Sprecherin des Seniorenbeirats : Trauer um die engagierte Weselerin Ursula Fricke (84)

Ursula Fricke, Trägerin des Bundesverdienstkreuzes am Bande, stammte aus Düsseldorf. Am heutigen Dienstag findet ab 11 Uhr in der Gnadenkirche die Trauerfeier statt.

Soziales, Senioren, Sport: Diesen drei Sparten widmete sich die vielseitig engagierte Weselerin Ursula Fricke besonders. Wie erst jetzt bekannt wurde, ist sie im Alter von 84 Jahren am 21. Februar gestorben. Am heutigen Dienstag findet ab 11 Uhr in der Gnadenkirche die Trauerfeier statt.

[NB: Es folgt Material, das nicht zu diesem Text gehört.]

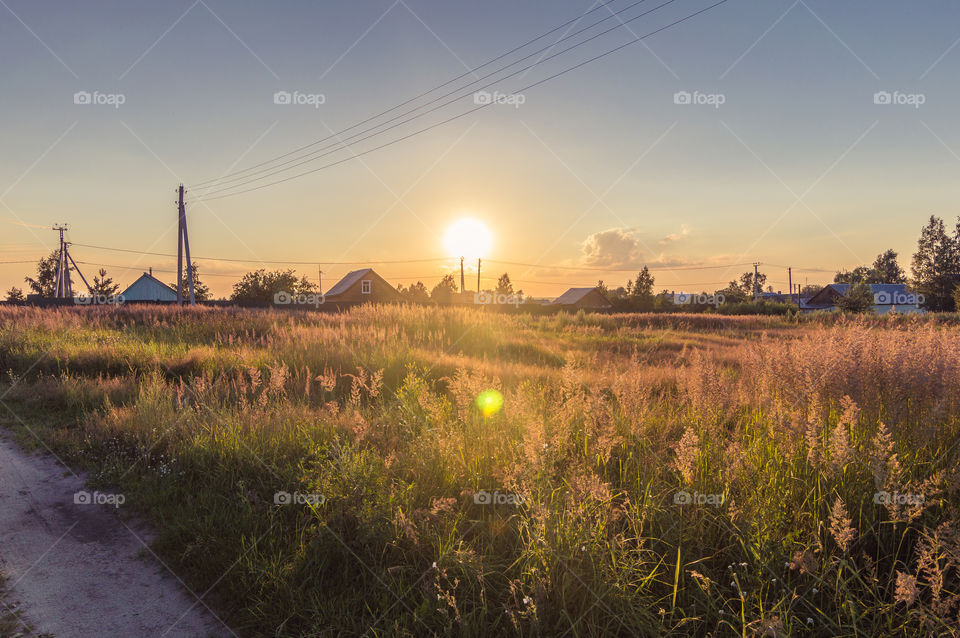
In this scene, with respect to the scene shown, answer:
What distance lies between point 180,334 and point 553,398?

Ursula Fricke, Trägerin des Bundesverdienstkreuzes am Bande, stammte aus Düsseldorf. In Wesel, wo ihr 2014 verstorbener Mann Eberhard Fricke vor allem als Geschäftsführer des Evangelischen Krankenhauses im Licht der Öffentlichkeit gestanden hatte, setzte sich Ursula Fricke mehr als 30 Jahre an der Spitze des Vereins Information und Hilfe in Drogenfragen ein, in der Stadt schlicht als Drogenberatung bekannt.

Außerdem war sie ab 1997 ehrenamtliches Mitglied des Seniorenbeirates der Stadt Wesel und von 2001 bis 2010 dessen Vorsitzende. Die Arbeit des Beirates hat sie bis zuletzt unterstützt.

Fit hielt sich die leidenschaftliche Tennisspielerin Ursula Fricke im TC Rot-Gold Obrighoven, schaffte mit den Damen 50 im Jahr 2003 zum Beispiel die Rückkehr in die Zweite Verbandsliga.

Die Beisetzung Frickes findet im Kreis der Familie statt. Statt Blumen und Kränzen wünschte sich die Verstorbene Spenden für das Hospiz am Evangelischen Krankenhaus. Wer sich mit Gaben daran beteiligen möchte, überweist an die Kati-Faßbender-Stiftung, IBAN DE04 3565 0000 1000 1289 81 bei der Niederrheinischen Sparkasse Rhein-Lippe unter dem Kennwort Hospizneubau – Ursula Fricke.